Participants: HPs were eligible if they consulted with pregnant women either for pregnancy confirmation, antenatal care and/or routine care. Pregnant women were eligible if they were ≤ 28 weeks gestation; Aboriginal and/or Torres Strait Islander or expectant mothers of Aboriginal and/or Torres Strait Islander babies; aged ≥16 years old; and smoked tobacco at any level of consumption. Participating women received up to $60 AUD as reimbursement for their time for ICAN QUIT in Pregnancy trial related visits; Women or HPs did not receive additional reimbursement for audio-recording consultations.
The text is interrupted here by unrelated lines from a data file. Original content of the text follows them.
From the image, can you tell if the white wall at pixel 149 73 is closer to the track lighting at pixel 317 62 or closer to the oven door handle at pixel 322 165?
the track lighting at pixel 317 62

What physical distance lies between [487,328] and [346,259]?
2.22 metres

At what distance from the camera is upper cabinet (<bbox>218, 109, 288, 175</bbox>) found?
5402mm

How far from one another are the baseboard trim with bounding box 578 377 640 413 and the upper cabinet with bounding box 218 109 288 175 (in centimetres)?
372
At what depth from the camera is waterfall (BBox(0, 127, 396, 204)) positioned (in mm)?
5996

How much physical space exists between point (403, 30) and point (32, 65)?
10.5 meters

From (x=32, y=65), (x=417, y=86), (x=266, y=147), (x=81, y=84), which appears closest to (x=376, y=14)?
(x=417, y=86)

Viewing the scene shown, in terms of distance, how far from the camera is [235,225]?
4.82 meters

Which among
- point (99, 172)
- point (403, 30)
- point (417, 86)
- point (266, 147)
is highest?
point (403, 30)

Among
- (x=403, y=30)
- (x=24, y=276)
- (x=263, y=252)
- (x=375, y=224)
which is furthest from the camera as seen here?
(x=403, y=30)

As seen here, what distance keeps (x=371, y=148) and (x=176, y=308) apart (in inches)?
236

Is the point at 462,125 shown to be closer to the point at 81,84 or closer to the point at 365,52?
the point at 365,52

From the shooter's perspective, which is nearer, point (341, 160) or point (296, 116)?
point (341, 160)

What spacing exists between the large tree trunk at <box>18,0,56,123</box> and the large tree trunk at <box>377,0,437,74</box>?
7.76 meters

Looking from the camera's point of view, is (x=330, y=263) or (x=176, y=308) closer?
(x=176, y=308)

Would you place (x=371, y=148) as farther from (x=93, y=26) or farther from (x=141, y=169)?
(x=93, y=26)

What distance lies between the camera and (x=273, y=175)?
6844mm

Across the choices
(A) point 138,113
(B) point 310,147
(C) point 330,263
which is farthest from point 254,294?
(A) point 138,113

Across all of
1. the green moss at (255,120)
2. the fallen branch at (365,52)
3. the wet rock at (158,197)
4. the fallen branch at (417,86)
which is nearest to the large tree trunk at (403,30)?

Qualitative Interviews: At the end of the ICAN Quit in Pregnancy trial, semi-structured interviews were conducted with staff from the services (including managers, research facilitator and HPs) to assess the acceptability of the study and intervention. No direct questions regarding feasibility and acceptability of audio-recording smoking cessation related consultations were included; However, a general question was included regarding what study procedures worked well and/or what were the more challenging aspects.
Analysis:
Feasibility measures: were collected by the research facilitator, including proportion consenting to audio-recording; number of recordings performed, profession of HP (general practitioner/midwife/nurse/Aboriginal Health Worker) performing the consultation, and date (pre/post intervention).
Qualitative interviews
Interviews at the end of the ICAN Quit in Pregnancy trial were audio-recorded and transcribed. Data relevant to the feasibility and acceptability of audio-recording smoking cessation related consultations was extracted.
Behaviour change techniques: Recordings were transcribed by a professional service and coded independently by two certified BCTs coders (YBZ and ES). Patients’ responses to the HP were not coded. Coding was based on the Michie et al 2010 taxonomy of smoking cessation BCTs v1.[7, 10] Initial inter-rater agreement levels (% positive agreement) was 48% (calculated by identifying the proportion of all BCTs within a transcript that were recognized by both coders). Discrepancies were resolved through discussion, until agreement reached 100%.
Ethics
The study was approved by the following ethics committees: 1) University of Newcastle Human Research Ethics Committee (HREC) (Reference H-2015-0438); 2) Aboriginal Health & Medical Research Council HREC (Reference #1140/15); 3) South Australia Aboriginal Health HREC (Reference #04-16-652); and 4) Far North Queensland HREC (Reference #16/QCH/34 – 1040). All participants provided and signed an informed consent to participating in the study.